TO DO: Rewrite the stretch of material from the line containing "Which object among" through the end, changing every "distance" to "gap" and leaving everything else as it is. Leave the pictures out.

MATERIAL:

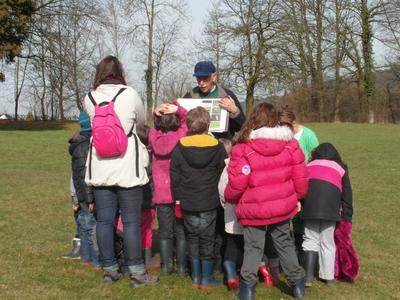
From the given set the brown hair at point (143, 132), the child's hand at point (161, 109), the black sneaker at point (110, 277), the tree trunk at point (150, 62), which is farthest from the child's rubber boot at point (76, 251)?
the tree trunk at point (150, 62)

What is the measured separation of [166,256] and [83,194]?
1055 millimetres

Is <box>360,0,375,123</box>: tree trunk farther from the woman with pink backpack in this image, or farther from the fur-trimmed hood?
the woman with pink backpack

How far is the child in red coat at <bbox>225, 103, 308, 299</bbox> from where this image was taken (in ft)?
14.3

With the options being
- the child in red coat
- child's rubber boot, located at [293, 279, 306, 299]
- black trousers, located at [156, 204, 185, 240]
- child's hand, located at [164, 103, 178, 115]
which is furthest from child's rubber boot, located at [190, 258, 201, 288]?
child's hand, located at [164, 103, 178, 115]

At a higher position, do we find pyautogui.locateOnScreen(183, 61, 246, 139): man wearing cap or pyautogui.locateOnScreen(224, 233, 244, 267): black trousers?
pyautogui.locateOnScreen(183, 61, 246, 139): man wearing cap

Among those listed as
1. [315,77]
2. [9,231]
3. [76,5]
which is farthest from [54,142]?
[315,77]

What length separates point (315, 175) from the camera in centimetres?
503

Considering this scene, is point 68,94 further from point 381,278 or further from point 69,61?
point 381,278

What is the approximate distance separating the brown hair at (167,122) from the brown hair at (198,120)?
1.08 feet

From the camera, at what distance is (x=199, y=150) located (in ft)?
Answer: 15.7

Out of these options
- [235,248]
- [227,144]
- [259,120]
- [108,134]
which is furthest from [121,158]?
[235,248]

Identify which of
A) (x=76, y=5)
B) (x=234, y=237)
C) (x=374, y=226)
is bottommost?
(x=374, y=226)

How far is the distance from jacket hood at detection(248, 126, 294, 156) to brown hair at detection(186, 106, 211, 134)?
584 mm

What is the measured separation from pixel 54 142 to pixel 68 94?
2693cm
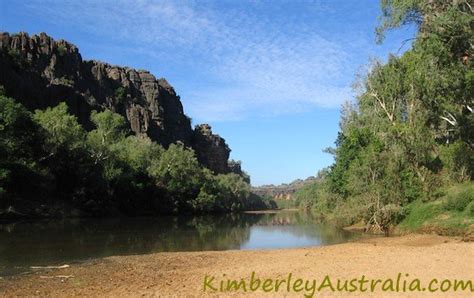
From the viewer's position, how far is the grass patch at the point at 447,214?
2752 centimetres

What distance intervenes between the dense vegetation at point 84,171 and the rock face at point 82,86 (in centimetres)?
2936

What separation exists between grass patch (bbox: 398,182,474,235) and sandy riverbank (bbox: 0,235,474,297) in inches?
313

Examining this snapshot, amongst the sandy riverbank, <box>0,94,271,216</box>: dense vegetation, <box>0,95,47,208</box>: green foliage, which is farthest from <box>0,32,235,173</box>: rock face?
the sandy riverbank

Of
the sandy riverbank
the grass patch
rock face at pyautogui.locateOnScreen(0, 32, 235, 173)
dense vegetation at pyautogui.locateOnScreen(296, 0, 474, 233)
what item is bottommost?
the sandy riverbank

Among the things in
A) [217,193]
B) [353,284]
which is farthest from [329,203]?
[217,193]

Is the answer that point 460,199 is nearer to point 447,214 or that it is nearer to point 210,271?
point 447,214

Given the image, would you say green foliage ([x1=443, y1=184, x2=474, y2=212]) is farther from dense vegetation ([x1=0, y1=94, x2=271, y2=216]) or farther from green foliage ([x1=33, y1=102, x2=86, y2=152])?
green foliage ([x1=33, y1=102, x2=86, y2=152])

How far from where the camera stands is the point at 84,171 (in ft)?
227

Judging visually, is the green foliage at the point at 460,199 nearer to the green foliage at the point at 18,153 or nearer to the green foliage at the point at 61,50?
the green foliage at the point at 18,153

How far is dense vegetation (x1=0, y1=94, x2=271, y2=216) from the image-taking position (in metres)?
53.6

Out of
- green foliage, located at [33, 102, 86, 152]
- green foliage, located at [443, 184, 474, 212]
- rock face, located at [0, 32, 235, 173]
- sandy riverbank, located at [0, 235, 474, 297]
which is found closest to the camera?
sandy riverbank, located at [0, 235, 474, 297]

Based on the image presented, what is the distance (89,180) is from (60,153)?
6.80 metres

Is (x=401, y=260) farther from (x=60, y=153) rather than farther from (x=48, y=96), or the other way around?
(x=48, y=96)

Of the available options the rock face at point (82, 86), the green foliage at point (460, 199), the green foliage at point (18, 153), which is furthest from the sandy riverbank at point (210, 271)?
the rock face at point (82, 86)
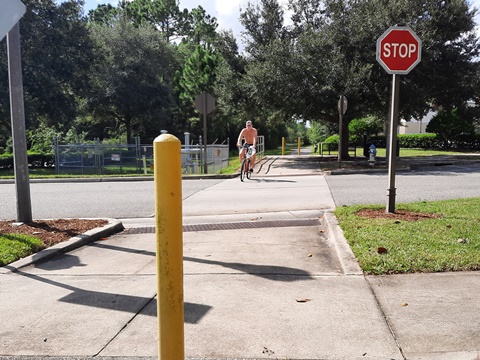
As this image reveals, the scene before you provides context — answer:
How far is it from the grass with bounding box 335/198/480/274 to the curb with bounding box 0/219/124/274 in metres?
3.56

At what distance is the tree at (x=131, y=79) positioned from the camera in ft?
118

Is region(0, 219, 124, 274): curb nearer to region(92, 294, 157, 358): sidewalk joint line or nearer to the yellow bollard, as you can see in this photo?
region(92, 294, 157, 358): sidewalk joint line

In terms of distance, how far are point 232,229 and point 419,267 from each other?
10.5 ft

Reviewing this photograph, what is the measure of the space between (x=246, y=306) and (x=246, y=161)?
1045cm

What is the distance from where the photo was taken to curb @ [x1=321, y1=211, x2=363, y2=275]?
4.52m

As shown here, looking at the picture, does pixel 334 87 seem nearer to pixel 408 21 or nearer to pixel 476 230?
pixel 408 21

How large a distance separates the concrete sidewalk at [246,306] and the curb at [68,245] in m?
0.07

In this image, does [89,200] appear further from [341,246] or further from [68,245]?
[341,246]

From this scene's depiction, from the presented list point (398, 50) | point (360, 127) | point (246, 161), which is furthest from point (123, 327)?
point (360, 127)

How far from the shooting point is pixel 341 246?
5.25m

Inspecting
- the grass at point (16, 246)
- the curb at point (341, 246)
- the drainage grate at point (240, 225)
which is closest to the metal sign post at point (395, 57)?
the curb at point (341, 246)

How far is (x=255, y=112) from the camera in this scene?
22.6 meters

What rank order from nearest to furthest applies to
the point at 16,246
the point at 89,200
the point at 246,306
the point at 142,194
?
the point at 246,306 < the point at 16,246 < the point at 89,200 < the point at 142,194

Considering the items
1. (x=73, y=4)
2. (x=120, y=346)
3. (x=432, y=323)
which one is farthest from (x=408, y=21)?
(x=73, y=4)
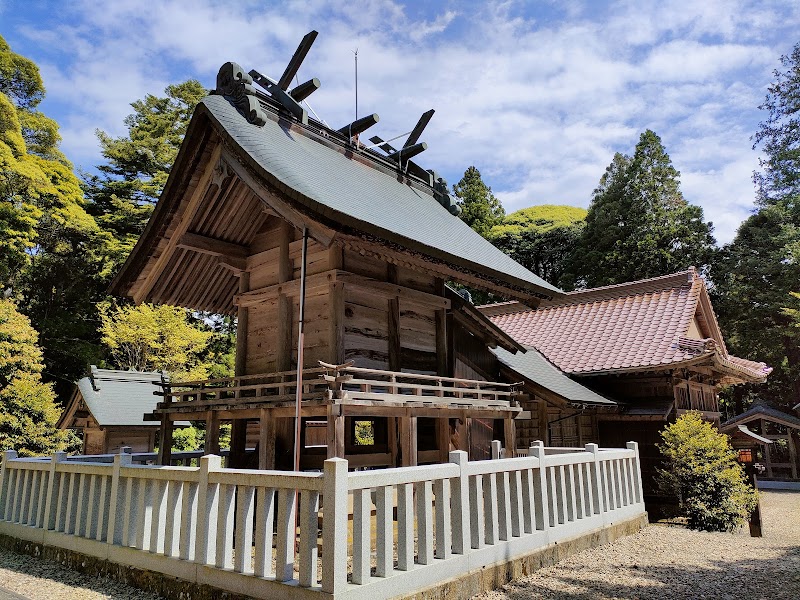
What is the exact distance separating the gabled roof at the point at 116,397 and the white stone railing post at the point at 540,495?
13490mm

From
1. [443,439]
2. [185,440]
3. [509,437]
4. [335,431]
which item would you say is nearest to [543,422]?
[509,437]

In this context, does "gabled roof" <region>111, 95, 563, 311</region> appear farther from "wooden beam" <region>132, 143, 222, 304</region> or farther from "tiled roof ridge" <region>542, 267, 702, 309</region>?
"tiled roof ridge" <region>542, 267, 702, 309</region>

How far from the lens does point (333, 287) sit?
30.0 ft

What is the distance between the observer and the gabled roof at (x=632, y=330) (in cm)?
1436

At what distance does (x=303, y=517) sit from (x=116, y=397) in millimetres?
16378

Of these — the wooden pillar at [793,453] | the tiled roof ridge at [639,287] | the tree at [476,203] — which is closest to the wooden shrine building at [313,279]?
the tiled roof ridge at [639,287]

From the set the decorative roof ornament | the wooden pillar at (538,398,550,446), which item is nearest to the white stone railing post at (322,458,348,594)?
the decorative roof ornament

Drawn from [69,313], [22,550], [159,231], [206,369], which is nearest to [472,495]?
[22,550]

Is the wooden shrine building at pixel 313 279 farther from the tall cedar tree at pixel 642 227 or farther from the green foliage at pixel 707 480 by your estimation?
the tall cedar tree at pixel 642 227

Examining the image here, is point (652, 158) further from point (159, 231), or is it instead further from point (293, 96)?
point (159, 231)

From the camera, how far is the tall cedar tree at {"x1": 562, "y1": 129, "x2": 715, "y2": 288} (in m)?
31.7

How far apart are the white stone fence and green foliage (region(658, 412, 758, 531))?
388 cm

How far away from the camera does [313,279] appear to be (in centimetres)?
943

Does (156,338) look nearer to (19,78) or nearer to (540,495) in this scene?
(19,78)
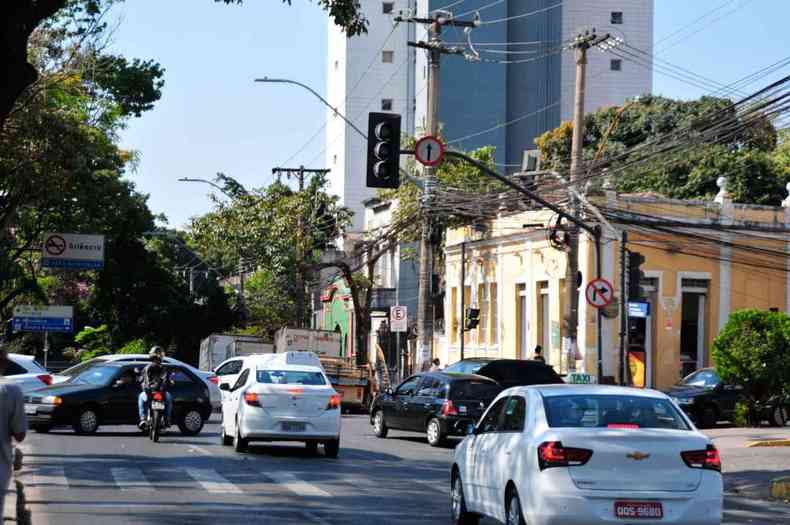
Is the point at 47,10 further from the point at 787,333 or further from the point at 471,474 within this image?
the point at 787,333

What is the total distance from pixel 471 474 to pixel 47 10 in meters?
6.22

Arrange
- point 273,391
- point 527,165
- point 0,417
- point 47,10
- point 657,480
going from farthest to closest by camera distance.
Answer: point 527,165
point 273,391
point 47,10
point 657,480
point 0,417

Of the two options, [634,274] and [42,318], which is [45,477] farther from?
[42,318]

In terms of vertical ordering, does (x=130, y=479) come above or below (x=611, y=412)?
below

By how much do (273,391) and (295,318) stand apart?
40845mm

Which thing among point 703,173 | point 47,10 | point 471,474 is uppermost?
point 703,173

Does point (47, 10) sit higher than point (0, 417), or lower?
higher

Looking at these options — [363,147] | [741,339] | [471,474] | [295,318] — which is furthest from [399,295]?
[471,474]

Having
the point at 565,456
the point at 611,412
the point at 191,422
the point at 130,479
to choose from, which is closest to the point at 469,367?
the point at 191,422

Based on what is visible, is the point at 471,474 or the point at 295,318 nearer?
the point at 471,474

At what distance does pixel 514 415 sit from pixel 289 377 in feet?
38.2

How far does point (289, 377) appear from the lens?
24.8m

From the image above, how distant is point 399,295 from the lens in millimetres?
67000

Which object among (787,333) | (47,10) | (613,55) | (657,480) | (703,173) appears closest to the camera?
(657,480)
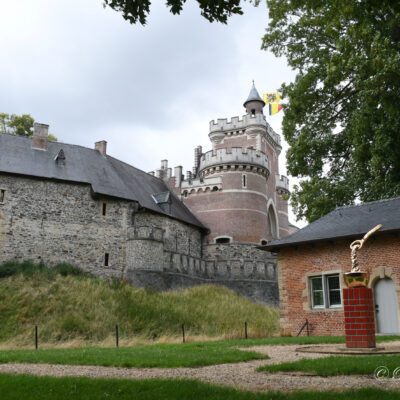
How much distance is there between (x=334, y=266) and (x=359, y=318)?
16.6 ft

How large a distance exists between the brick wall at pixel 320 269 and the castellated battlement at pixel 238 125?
21.1m

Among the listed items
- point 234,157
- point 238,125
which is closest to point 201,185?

RESULT BELOW:
Which object among (787,333) | (47,10) | (613,55) | (657,480) | (703,173) appears closest to the camera?
(657,480)
How much gap is there between (x=334, y=266) and (x=359, y=318)?
16.6 ft

How large a gap exists between the brick wall at pixel 320 269 and the castellated battlement at pixel 238 125?
21.1m

Among the listed items
- point 234,157
- point 238,125
which is closest to point 201,185?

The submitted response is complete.